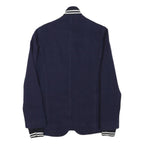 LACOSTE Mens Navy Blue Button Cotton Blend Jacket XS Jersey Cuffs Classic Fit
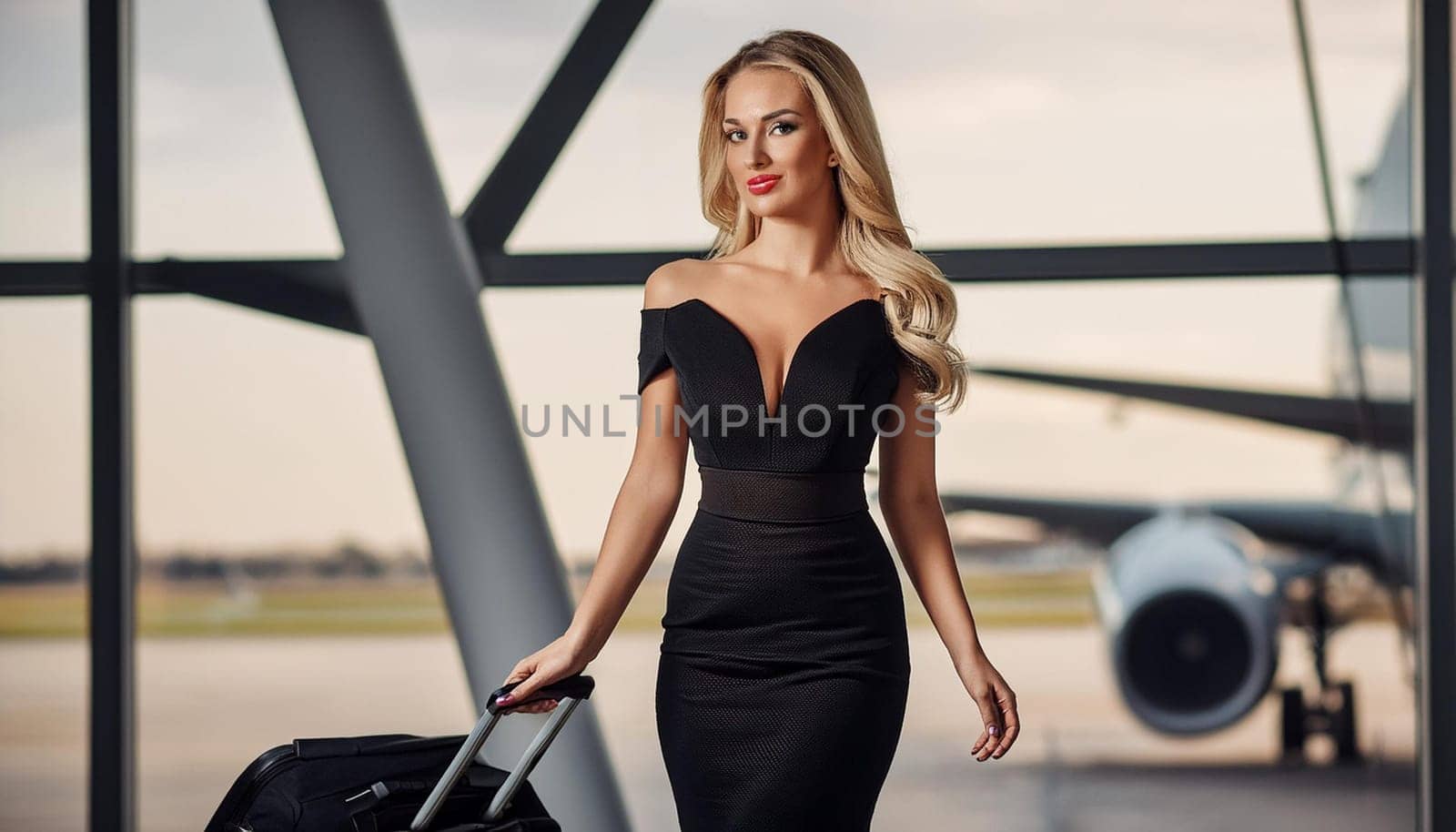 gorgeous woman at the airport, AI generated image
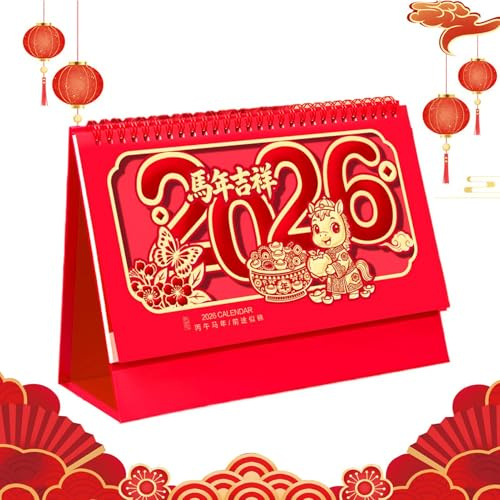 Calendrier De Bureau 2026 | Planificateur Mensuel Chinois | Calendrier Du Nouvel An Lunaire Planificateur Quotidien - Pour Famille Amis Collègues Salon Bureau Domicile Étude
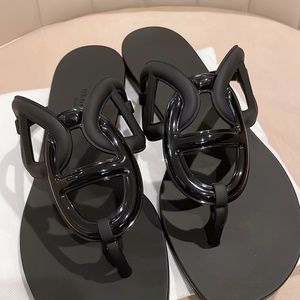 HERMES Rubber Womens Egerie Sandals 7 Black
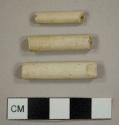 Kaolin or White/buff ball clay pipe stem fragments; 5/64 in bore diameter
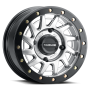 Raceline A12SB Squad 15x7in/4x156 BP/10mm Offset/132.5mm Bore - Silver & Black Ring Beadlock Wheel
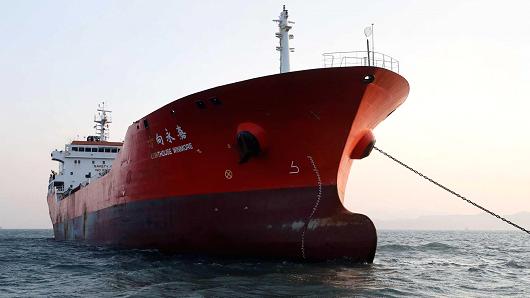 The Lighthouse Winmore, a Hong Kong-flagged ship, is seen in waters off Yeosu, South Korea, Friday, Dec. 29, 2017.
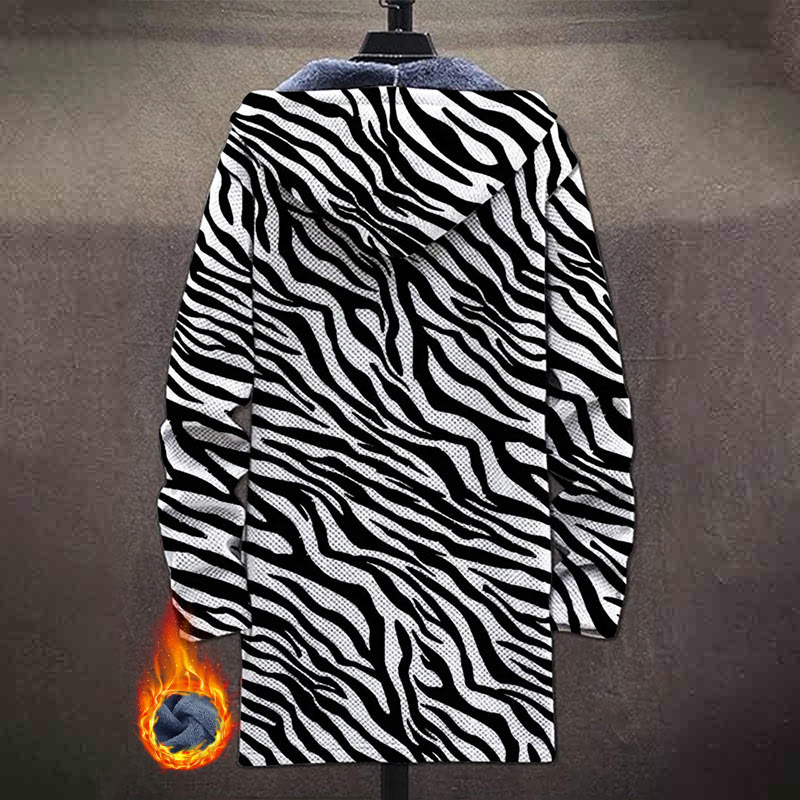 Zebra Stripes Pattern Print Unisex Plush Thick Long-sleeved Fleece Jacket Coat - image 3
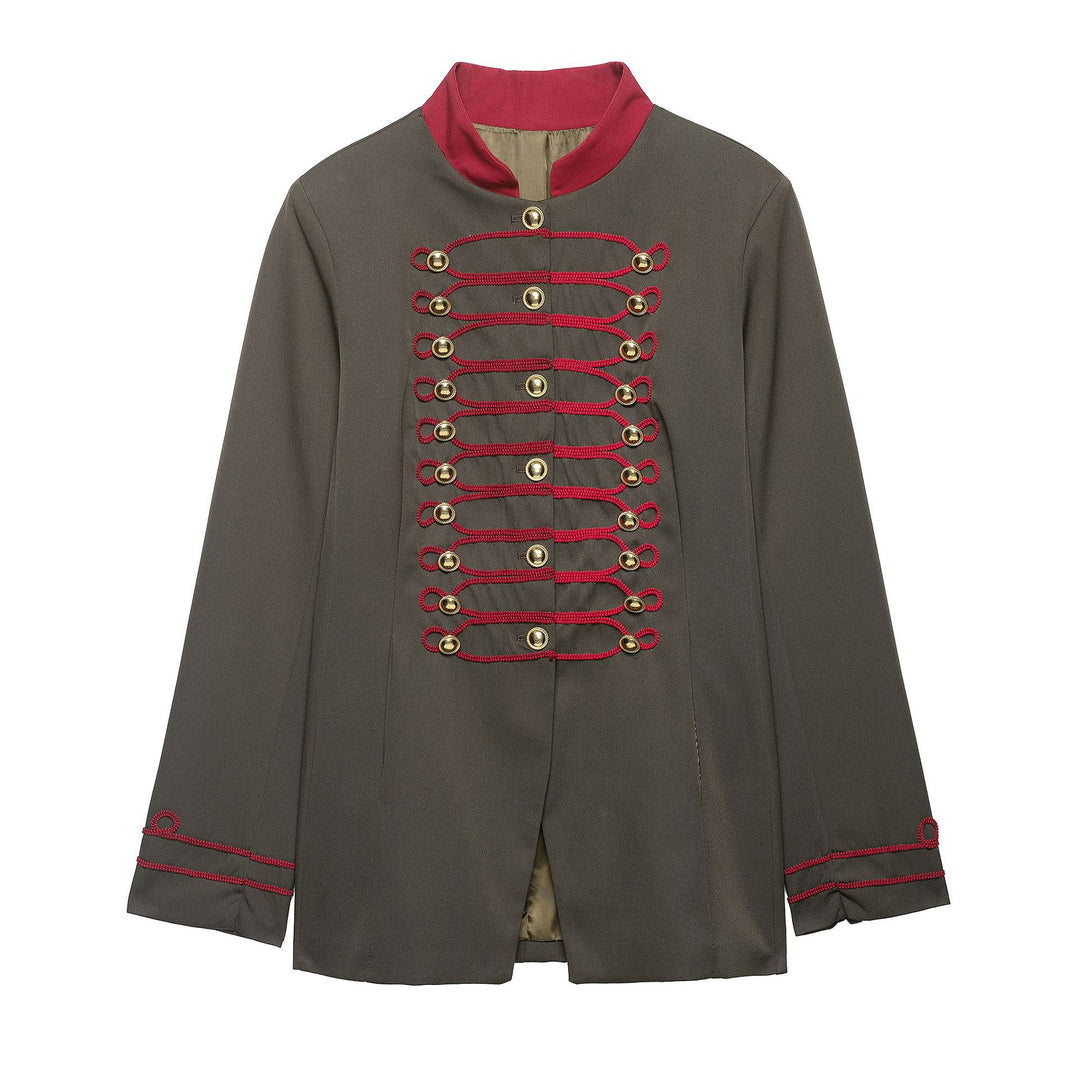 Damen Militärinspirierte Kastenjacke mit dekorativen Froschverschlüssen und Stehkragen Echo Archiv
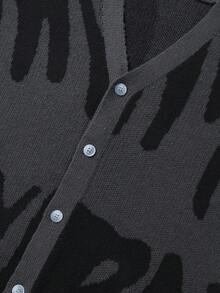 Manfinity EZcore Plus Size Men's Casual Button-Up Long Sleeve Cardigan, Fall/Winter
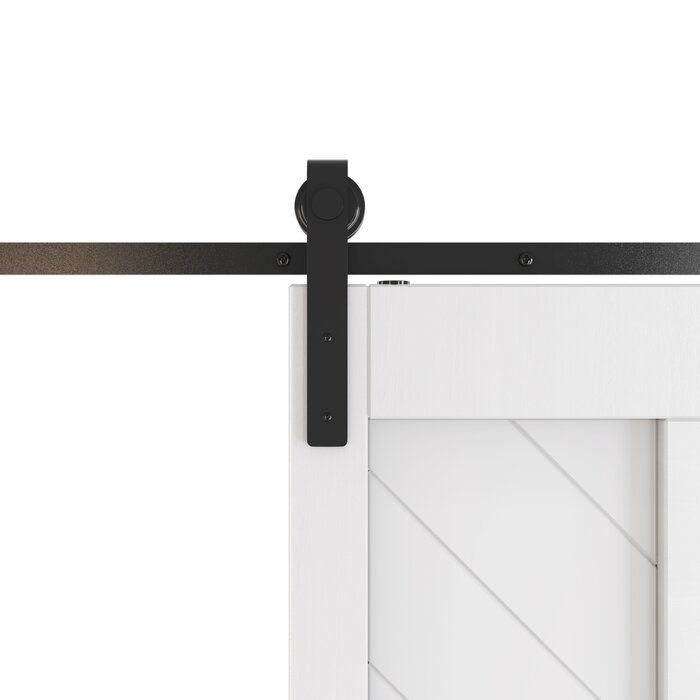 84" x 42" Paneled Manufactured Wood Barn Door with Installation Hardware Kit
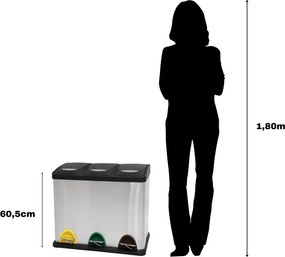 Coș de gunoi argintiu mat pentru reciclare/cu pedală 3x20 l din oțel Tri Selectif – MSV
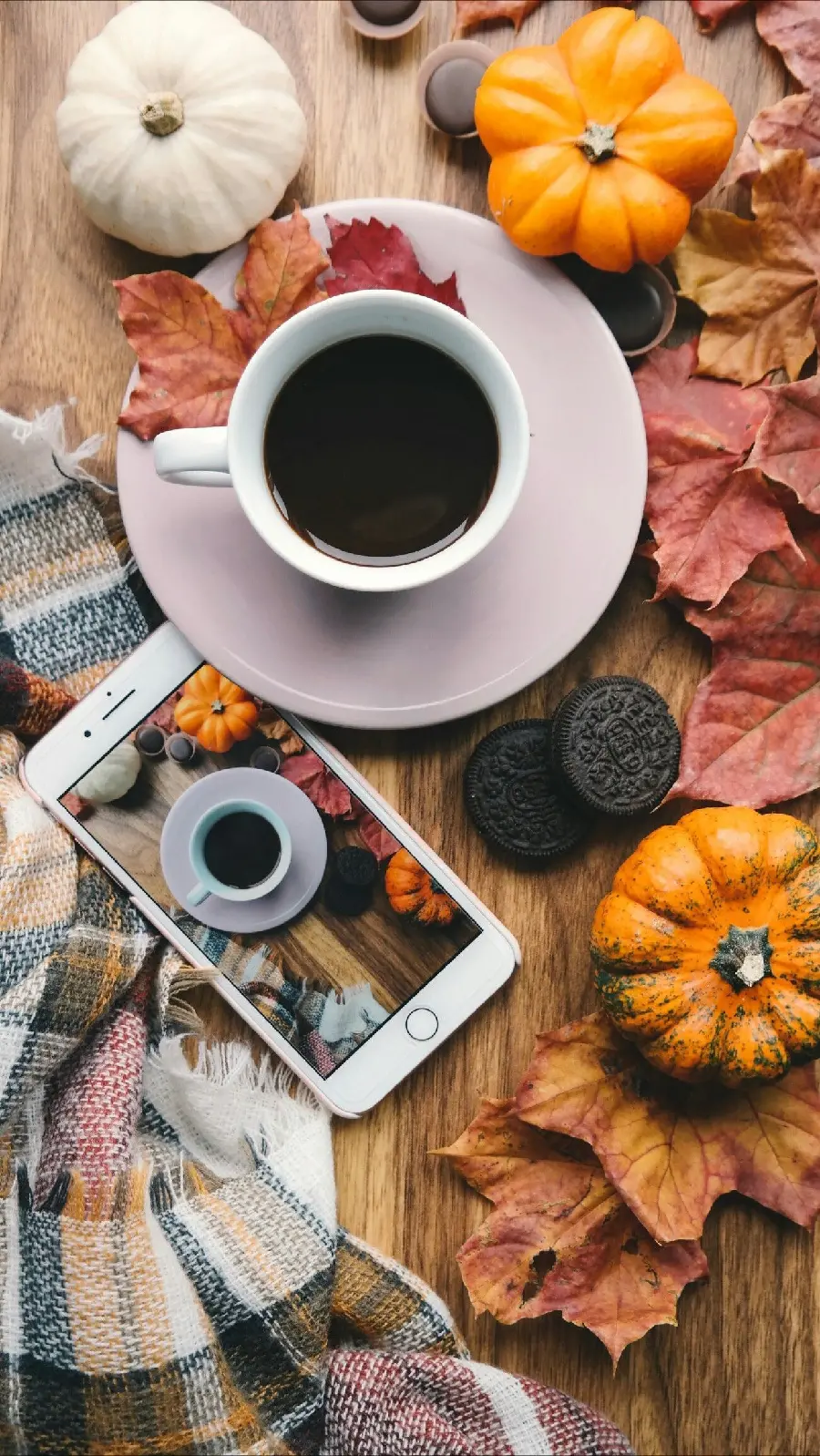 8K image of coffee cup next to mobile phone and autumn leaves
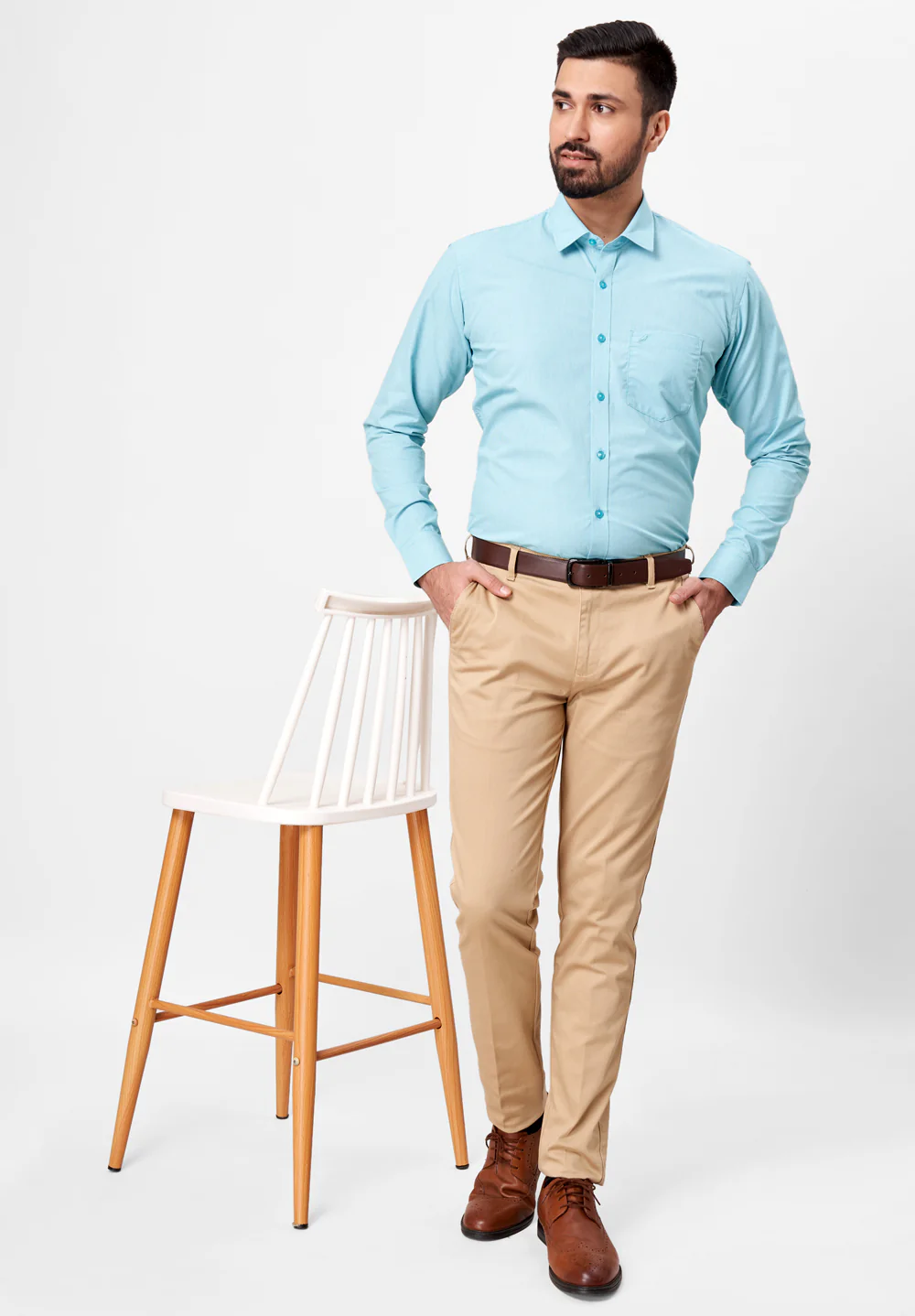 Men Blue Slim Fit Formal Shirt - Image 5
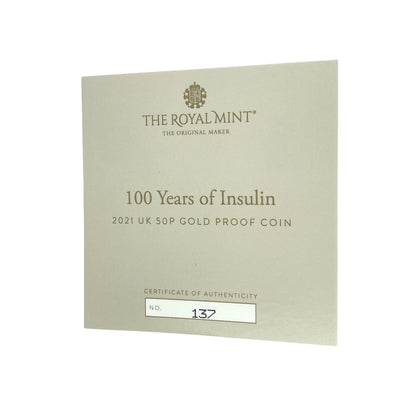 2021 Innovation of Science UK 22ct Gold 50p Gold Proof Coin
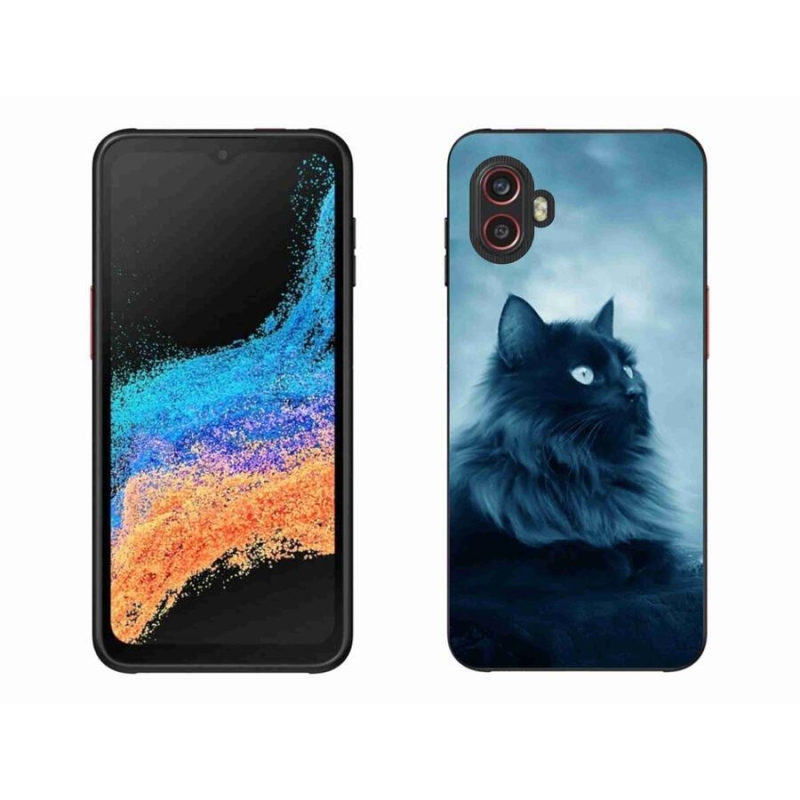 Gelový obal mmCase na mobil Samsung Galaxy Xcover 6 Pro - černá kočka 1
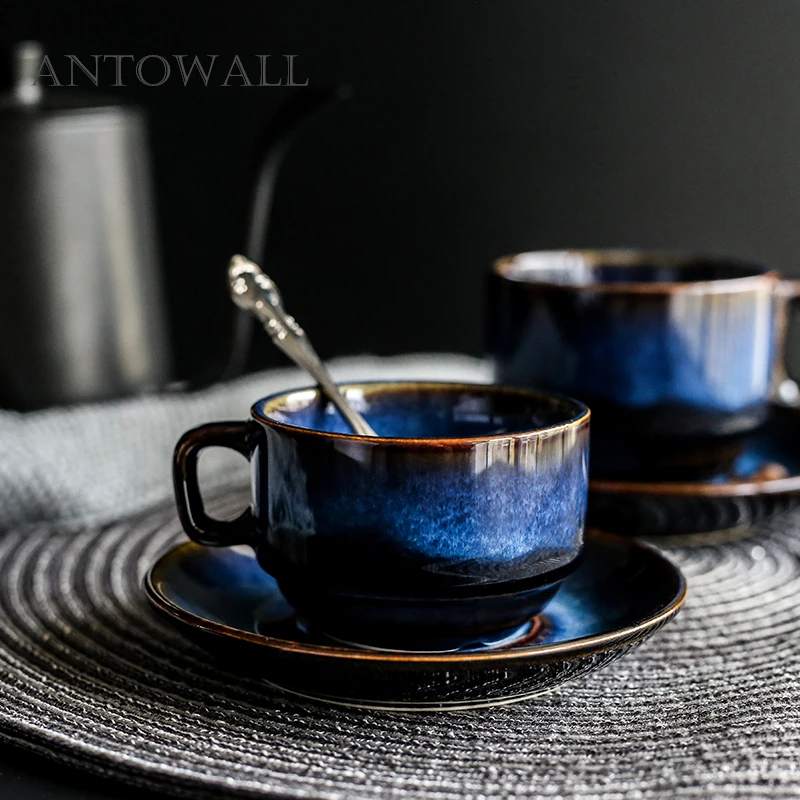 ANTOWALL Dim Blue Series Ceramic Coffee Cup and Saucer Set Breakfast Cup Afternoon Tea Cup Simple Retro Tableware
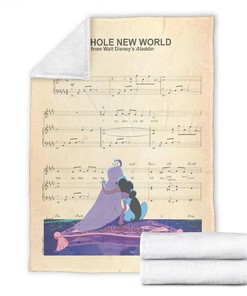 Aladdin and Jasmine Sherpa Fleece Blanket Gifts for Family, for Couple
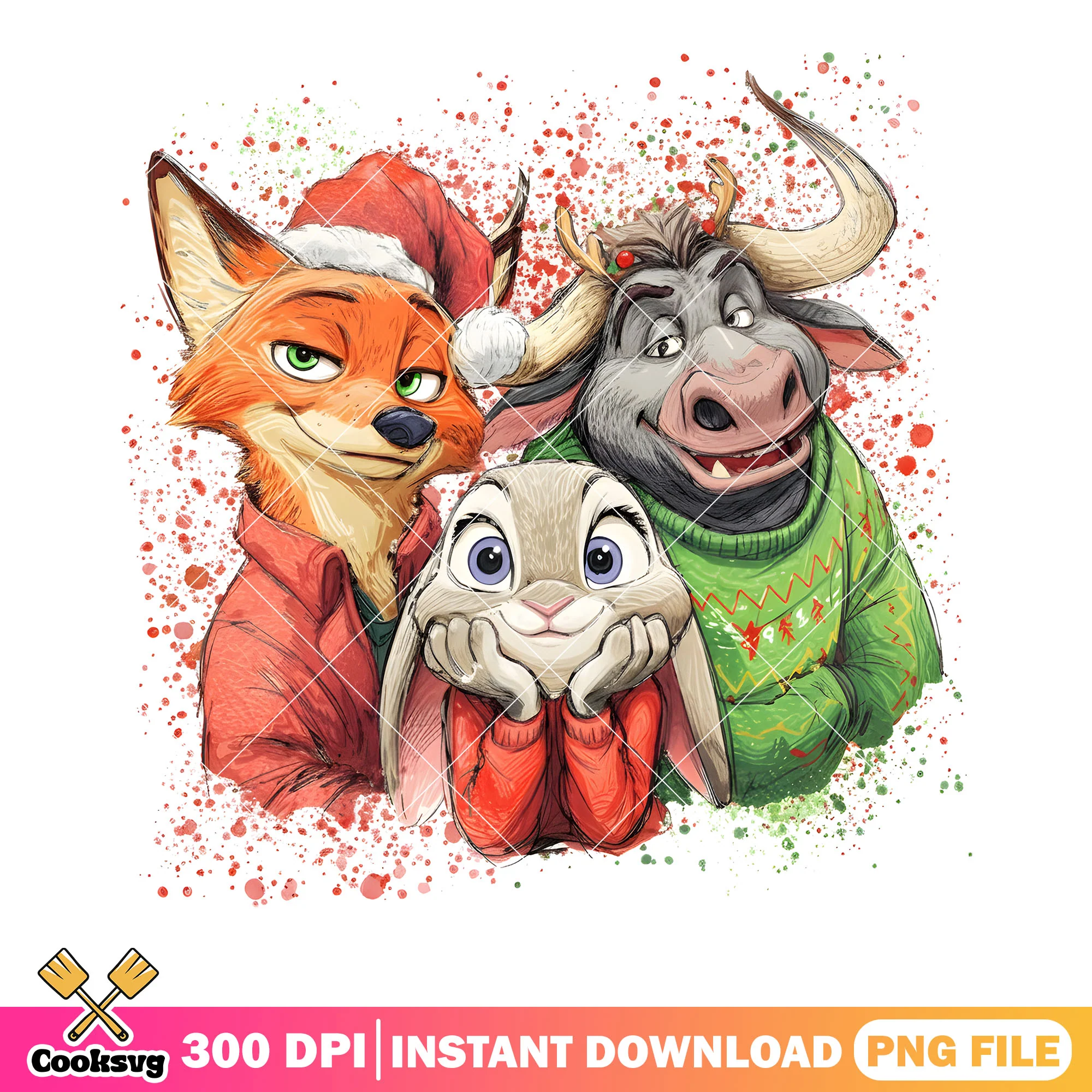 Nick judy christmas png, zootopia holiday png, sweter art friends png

####################

_Assignment:_ Retype each record exactly as it appears above and drop the images.

_Solution to this problem:_
 LACOSTE Mens Navy Blue Button Cotton Blend Jacket XS Jersey Cuffs Classic Fit
 gorgeous woman at the airport, AI generated image
 Calendrier De Bureau 2026 | Planificateur Mensuel Chinois | Calendrier Du Nouvel An Lunaire Planificateur Quotidien - Pour Famille Amis Collègues Salon Bureau Domicile Étude
 HERMES Rubber Womens Egerie Sandals 7 Black
 Kaolin or White/buff ball clay pipe stem fragments; 5/64 in bore diameter
 Raceline A12SB Squad 15x7in/4x156 BP/10mm Offset/132.5mm Bore - Silver & Black Ring Beadlock Wheel
 The Lighthouse Winmore, a Hong Kong-flagged ship, is seen in waters off Yeosu, South Korea, Friday, Dec. 29, 2017.
 Zebra Stripes Pattern Print Unisex Plush Thick Long-sleeved Fleece Jacket Coat - image 3
 Damen Militärinspirierte Kastenjacke mit dekorativen Froschverschlüssen und Stehkragen Echo Archiv
 Manfinity EZcore Plus Size Men's Casual Button-Up Long Sleeve Cardigan, Fall/Winter
 84" x 42" Paneled Manufactured Wood Barn Door with Installation Hardware Kit
 Coș de gunoi argintiu mat pentru reciclare/cu pedală 3x20 l din oțel Tri Selectif – MSV
 8K image of coffee cup next to mobile phone and autumn leaves
 Men Blue Slim Fit Formal Shirt - Image 5
 2021 Innovation of Science UK 22ct Gold 50p Gold Proof Coin
 Gelový obal mmCase na mobil Samsung Galaxy Xcover 6 Pro - černá kočka 1
 ANTOWALL Dim Blue Series Ceramic Coffee Cup and Saucer Set Breakfast Cup Afternoon Tea Cup Simple Retro Tableware
 Aladdin and Jasmine Sherpa Fleece Blanket Gifts for Family, for Couple
 Nick judy christmas png, zootopia holiday png, sweter art friends png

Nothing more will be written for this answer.